Freud died in August 1939. Woolf’s diary entry for 2 December 1939 records that she ‘Began reading Freud last night; to enlarge the circumference. to give my brain a wider scope: to make it objective; to get outside. Thus defeat the shrinkage of age. Always take on new things. Break the rhythm &c.’ On the next page she noted, ‘I’m gulping up Freud’; then, ‘Freud is upsetting: reducing one to whirlpool; & I daresay truly. If we’re all instinct, the unconscious, whats all this about civilisation, the whole man, freedom, &c?’ She was still reading Freud the following summer as the Battle of Britain began, when she ‘tried to center by reading Freud.’ (Diary v, 248, 249, 250, 299) By then, he had become a trusted friend.

Freud’s ideas had evidently become familiar to Woolf from Bloomsbury conversations long before she actually began to read him, since she intuitively understood his account of child-parent tensions and had written them into To the Lighthouse. Now she found the technical term for the divided feelings she had for her father: ‘It was only the other day when I read Freud for the first time, that I discovered that this violently disturbing conflict of love and hate is a common feeling; and is called ambivalence.’ (Moments of Being, 116) In particular she responded to Freud’s sense of the power of the past and of the primitive emotions that lurk beneath the veneer of culture, a recognition that would play a crucial part in her final novel, Between the Acts.

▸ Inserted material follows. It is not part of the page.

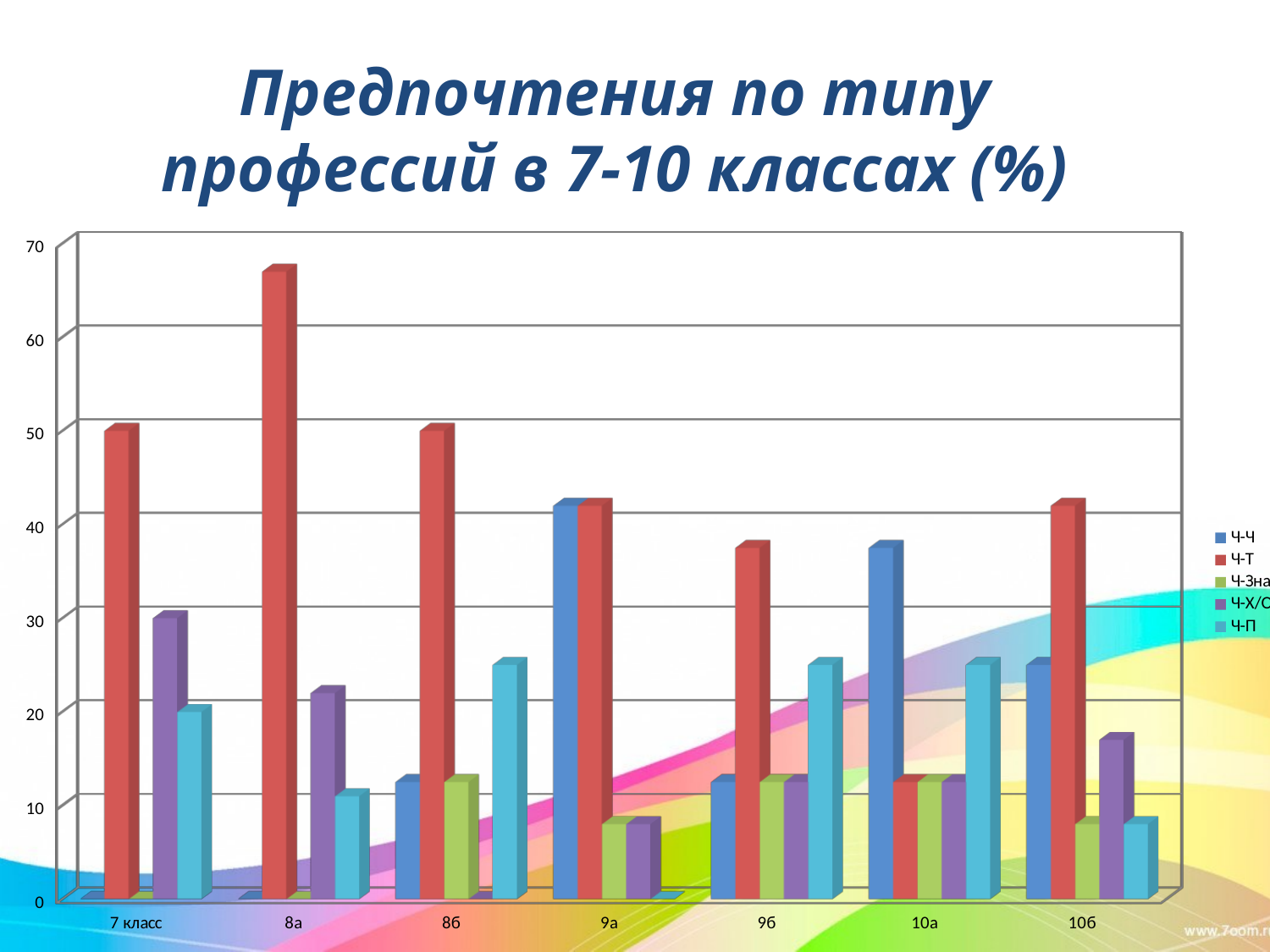
What is the first series listed in the legend? Ч-Ч Which class has the lowest value for the Ч-Т series? 10а Is the Ч-Ч value for 10а greater or less than 30? greater For 10б, which is larger: the Ч-Т value or the Ч-Ч value? Ч-Т How many classes (categories) are shown along the x axis? 7 For 9б, which is larger: the Ч-Т value or the Ч-Ч value? Ч-Т Is the Ч-П value for 8а greater or less than 20? less Which class has the highest value for the Ч-Ч series? 9а How many series does the legend list? 5 Which class has the highest value for the Ч-Т series? 8а Is the Ч-Т value for 8а greater or less than 60? greater What kind of chart is shown on the slide? bar chart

Between them, Freud and Woolf create an ongoing dialogue about the relations between thought, art, and life – a dialogue which can be read into all Woolf’s work, but which finds a particular precision at the end of her life. It is also voiced in her last essay, ‘Thoughts on Peace in an Air Raid’, written during the Battle of Britain. Here she describes the sense of entrapment that war imposes – the soldiers trapped in their planes, and their victims trapped on the ground – arguing that the only way to achieve freedom is to fight with the mind. The essay draws together Freud’s insights, but now instead of threatening creativity, they open a way out of the trap of war: ‘Let us try to drag up into consciousness the subconscious Hitlerism that holds us down. It is the desire for aggression; the desire to dominate and enslave.’ Men must be given ‘other openings for their creative power. That too must make part of our fight for freedom. … We must compensate the man for the loss of his gun.’ (Collected Essays iv, 174-5) A message as sadly relevant today as when it was first written, sixty-seven years ago.

Julia Briggs

1 Alix Strachey in Recollections of Virginia Woolf by her contemporaries, ed. Joan Russell Noble (1972; Sphere Books, 1989), p.143.

2 See Leonard Woolf, An Autobiography, vol. ii: 1911-1969
(1969; Oxford University Press, 1980), p.120; for his review,
A Bloomsbury Group Reader, ed. S. P. Rosenbaum (Basil Blackwell, 1993), pp.190, 189.

3 Leonard Woolf, An Autobiography ii, pp.310-12.